MARTHA has shared in the veneration paid to her sister. important part assigned to her in the history of Mary has already been adverted to; she is always represented as the instrument through whom Mary was converted, the one who led her first to the feet of the Saviour. "Which thing," says the story, "should not be accounted as the least of her merits, seeing that Martha was a chaste and prudent virgin, and the other publicly contemned for her evil life; and, notwithstanding Martha did not despise her, nor reject her as a sister, but wept for her shame, and admonished her gently and with persuasive words; and reminded her of her noble birth, to which she was a disgrace, and that Lazarus, their brother, being a soldier, would certainly get into trouble on her account. So she prevailed, and conducted her sister to the presence of Christ, and afterwards, as it is well known, she lodged and entertained the Saviour in her own house."

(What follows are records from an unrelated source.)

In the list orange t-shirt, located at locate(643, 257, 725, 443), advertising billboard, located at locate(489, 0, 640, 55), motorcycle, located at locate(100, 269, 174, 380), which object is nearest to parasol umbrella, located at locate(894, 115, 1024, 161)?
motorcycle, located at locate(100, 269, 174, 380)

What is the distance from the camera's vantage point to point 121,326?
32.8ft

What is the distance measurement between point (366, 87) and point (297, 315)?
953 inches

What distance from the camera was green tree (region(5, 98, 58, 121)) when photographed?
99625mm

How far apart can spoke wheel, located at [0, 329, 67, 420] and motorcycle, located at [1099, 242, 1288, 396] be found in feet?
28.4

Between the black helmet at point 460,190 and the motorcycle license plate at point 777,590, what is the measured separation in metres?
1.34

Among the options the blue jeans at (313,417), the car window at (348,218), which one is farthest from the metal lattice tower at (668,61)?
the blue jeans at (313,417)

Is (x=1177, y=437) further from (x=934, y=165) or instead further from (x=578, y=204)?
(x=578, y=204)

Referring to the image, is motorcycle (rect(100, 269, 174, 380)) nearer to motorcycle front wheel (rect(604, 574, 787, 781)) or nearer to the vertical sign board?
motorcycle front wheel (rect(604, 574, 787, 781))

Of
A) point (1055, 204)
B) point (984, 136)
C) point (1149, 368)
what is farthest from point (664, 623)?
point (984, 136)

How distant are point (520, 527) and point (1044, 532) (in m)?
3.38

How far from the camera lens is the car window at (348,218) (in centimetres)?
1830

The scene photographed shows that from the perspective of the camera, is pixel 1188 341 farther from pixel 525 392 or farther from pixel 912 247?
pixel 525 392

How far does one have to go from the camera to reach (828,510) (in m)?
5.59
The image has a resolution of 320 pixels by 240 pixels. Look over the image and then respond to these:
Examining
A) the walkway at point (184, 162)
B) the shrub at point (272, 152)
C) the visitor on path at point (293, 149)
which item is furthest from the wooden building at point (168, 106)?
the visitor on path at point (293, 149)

According to the Provençal legend, while Mary Magdalene converted the people of Marseilles, Martha preached to the people of Aix and its vicinity. In those days the country was ravaged by a fearful dragon, called the Tarasque, which during the day lay concealed in the river Rhone. Martha overcame this monster by sprinkling him with holy water, and having bound him with her girdle (or, as others say, her garter), the people speedily put an end to him. The scene of this legend is now the city of Tarascon, where there is, or was, a magnificent church, dedicated to St. Martha, and richly endowed by Louis XI.

As Mary Magdalene is the patroness of repentant frailty, so Martha is the especial patroness of female discretion and good

« 前へ次へ »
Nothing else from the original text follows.